Ford said it was not aware of any reports of accidents or injuries. Dealers will replace the door latch assemblies in all four doors.
Ford is also recalling 4,200 2019 model Ford Mustang, Lincoln Nautilus, and Lincoln Navigator vehicles for instrument panel cluster assemblies that are blank when the vehicles are started. Dealers will update the software. No crashes are reported linked to the recall.
Ford Recalls Over 953,000 Vehicles to Replace Inflators
On Jan. 4, 2019, Ford was recalling more than 953,000 vehicles worldwide to replace Takata passenger airbag inflators that can explode and hurl shrapnel.
The move includes over 782,000 vehicles in the United States and is part of the largest series of recalls in U.S. history.
Included are the 2010 Ford Edge and Lincoln MKX, the 2010 and 2011 Ford Ranger, the 2010 to 2012 Ford Fusion and Lincoln MKZ, the 2010 and 2011 Mercury Milan, and the 2010 to 2014 Ford Mustang.
Takata used the chemical ammonium nitrate to create an explosion to inflate airbags.
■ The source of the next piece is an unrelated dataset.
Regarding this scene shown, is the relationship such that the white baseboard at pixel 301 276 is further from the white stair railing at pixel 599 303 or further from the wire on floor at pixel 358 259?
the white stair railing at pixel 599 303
But it can deteriorate over time due to heat and humidity and explode with too much force, blowing apart a metal canister designed to contain the explosion. At least 23 people have been killed worldwide and hundreds injured by the inflators.
Ford says it doesn’t know of any injuries in vehicles included in this recall.
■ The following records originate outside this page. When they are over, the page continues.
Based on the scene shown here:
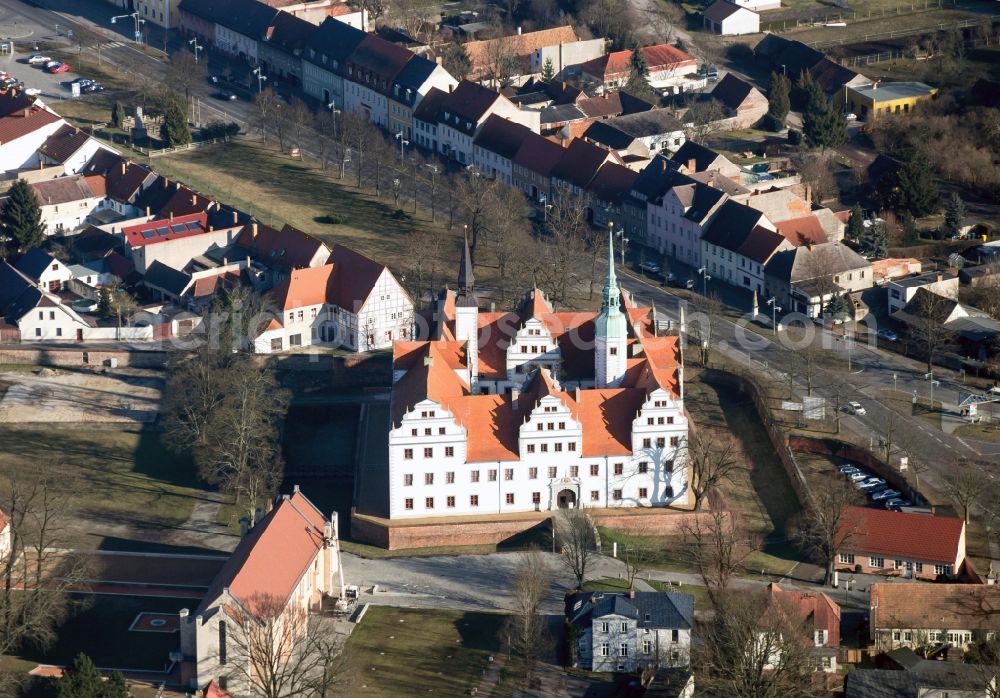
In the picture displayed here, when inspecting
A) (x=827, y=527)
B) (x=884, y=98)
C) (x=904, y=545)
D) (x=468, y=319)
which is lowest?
(x=904, y=545)

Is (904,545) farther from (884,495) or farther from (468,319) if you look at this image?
(468,319)

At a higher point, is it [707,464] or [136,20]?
[136,20]

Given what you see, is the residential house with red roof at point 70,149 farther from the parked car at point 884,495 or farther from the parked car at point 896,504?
the parked car at point 896,504

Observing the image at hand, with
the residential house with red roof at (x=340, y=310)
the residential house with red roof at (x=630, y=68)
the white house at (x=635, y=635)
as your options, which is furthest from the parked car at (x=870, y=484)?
the residential house with red roof at (x=630, y=68)

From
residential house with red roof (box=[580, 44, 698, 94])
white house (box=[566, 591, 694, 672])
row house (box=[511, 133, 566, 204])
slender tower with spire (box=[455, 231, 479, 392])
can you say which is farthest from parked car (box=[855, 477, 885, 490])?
residential house with red roof (box=[580, 44, 698, 94])

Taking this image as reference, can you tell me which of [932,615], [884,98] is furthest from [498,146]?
[932,615]

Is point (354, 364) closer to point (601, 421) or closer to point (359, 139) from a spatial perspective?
point (601, 421)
More than three years after the U.S. National Highway Traffic Safety Administration took over management of recalls involving Takata inflators, one-third of the recalled inflators still have not been replaced, according to an annual report from the government and a court-appointed monitor.
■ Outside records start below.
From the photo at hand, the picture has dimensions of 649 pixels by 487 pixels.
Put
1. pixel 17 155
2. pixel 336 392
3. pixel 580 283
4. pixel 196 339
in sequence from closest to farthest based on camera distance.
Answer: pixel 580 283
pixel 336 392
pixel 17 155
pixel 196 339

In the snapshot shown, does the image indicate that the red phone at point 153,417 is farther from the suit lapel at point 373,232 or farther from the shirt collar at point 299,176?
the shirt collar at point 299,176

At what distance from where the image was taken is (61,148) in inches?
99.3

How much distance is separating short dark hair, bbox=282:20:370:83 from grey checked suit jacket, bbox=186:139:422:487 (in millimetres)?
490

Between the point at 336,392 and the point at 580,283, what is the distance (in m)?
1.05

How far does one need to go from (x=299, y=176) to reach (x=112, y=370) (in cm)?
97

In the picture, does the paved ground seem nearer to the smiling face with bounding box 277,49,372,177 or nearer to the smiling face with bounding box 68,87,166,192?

The report says 16.7 million faulty inflators out of 50 million under recall have yet to be replaced. And 10 million more inflators are scheduled to be recalled, including the Ford vehicles.
The inflators grow more dangerous as they get older because ammonium nitrate deteriorates due to high humidity and cycles from hot temperatures to cold. The most dangerous inflators are in areas of the South along the Gulf of Mexico that have high humidity.
The Associated Press contributed to this report.